I am trying to benchmark the potential performance increase of emplace_back vs. push_back using Google Benchmark:
#include <benchmark/benchmark.h>
#include <vector>
#include <string>
using namespace std;
static void BM_pushback(benchmark::State& state) {
for(auto _ : state) {
vector<string> data;
for(int i=0;i<10000000;++i)
data.push_back("A long string to avoid sbo");
}
}
static void BM_emplaceback(benchmark::State& state) {
for(auto _ : state) {
vector<string> data;
for(int i=0;i<10000000;++i)
data.emplace_back("A long string to avoid sbo");
}
}
BENCHMARK(BM_pushback)->UseRealTime();
BENCHMARK(BM_emplaceback)->UseRealTime();
BENCHMARK_MAIN();
Using g++ with -O3 I get:
Running ./benchmark
Run on (8 X 4200 MHz CPU s)
CPU Caches:
L1 Data 32 KiB (x4)
L1 Instruction 32 KiB (x4)
L2 Unified 256 KiB (x4)
L3 Unified 8192 KiB (x1)
Load Average: 0.60, 0.48, 0.53
***WARNING*** CPU scaling is enabled, the benchmark real time measurements may be noisy and will incur extra overhead.

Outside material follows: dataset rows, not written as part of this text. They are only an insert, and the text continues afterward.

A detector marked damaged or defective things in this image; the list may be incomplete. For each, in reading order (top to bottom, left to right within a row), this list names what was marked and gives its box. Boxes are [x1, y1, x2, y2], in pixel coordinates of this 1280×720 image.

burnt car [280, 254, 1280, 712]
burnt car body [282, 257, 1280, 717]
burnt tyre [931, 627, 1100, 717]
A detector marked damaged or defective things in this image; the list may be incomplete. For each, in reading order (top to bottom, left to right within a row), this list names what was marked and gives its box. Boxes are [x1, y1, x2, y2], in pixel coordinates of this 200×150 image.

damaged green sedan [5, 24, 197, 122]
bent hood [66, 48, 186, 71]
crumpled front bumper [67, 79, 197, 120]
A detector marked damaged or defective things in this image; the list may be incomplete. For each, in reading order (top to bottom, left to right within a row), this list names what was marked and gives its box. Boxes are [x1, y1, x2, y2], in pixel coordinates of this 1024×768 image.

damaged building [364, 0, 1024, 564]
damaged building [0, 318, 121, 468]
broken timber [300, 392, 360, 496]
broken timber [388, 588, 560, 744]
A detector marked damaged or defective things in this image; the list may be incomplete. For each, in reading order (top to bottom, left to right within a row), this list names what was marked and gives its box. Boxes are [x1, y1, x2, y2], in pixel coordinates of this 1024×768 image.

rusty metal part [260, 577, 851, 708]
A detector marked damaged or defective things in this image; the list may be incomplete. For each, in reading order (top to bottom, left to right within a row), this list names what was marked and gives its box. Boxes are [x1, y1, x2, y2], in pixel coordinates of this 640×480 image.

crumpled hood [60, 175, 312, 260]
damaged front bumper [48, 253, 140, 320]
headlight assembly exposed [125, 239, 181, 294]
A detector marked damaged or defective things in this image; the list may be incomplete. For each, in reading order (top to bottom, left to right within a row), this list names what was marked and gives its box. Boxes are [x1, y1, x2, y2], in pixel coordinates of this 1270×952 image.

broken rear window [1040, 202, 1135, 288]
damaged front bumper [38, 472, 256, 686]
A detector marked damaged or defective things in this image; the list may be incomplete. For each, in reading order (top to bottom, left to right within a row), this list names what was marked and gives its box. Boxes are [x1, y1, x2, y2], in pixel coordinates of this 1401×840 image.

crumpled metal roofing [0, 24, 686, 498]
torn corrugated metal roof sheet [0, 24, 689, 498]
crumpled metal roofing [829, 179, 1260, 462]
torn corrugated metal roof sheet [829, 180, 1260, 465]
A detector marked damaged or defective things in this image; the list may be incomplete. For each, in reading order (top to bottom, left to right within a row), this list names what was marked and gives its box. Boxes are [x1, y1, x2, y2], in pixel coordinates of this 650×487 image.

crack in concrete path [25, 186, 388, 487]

-------------------------------------------------------------------
Benchmark Time CPU Iterations
-------------------------------------------------------------------
BM_pushback/real_time 886383300 ns 886276679 ns 1
BM_emplaceback/real_time 698194513 ns 698159138 ns 1
If I, however, change the order of execution, that is
BENCHMARK(BM_emplaceback)->UseRealTime();
BENCHMARK(BM_pushback)->UseRealTime();
I receive opposite timings:
-------------------------------------------------------------------
Benchmark Time CPU Iterations
-------------------------------------------------------------------
BM_emplaceback/real_time 863837627 ns 863814885 ns 1
BM_pushback/real_time 765406073 ns 765407578 ns 1
Can someone explain this behavior? I think, this might have something to do with caching but what exactly is going on here? Just as a note: What seems to help is to reduce the benchmarking size, i.e. adding only 10000 instead of 10000000 strings to my vector (which leads to more cycles being performed by the library).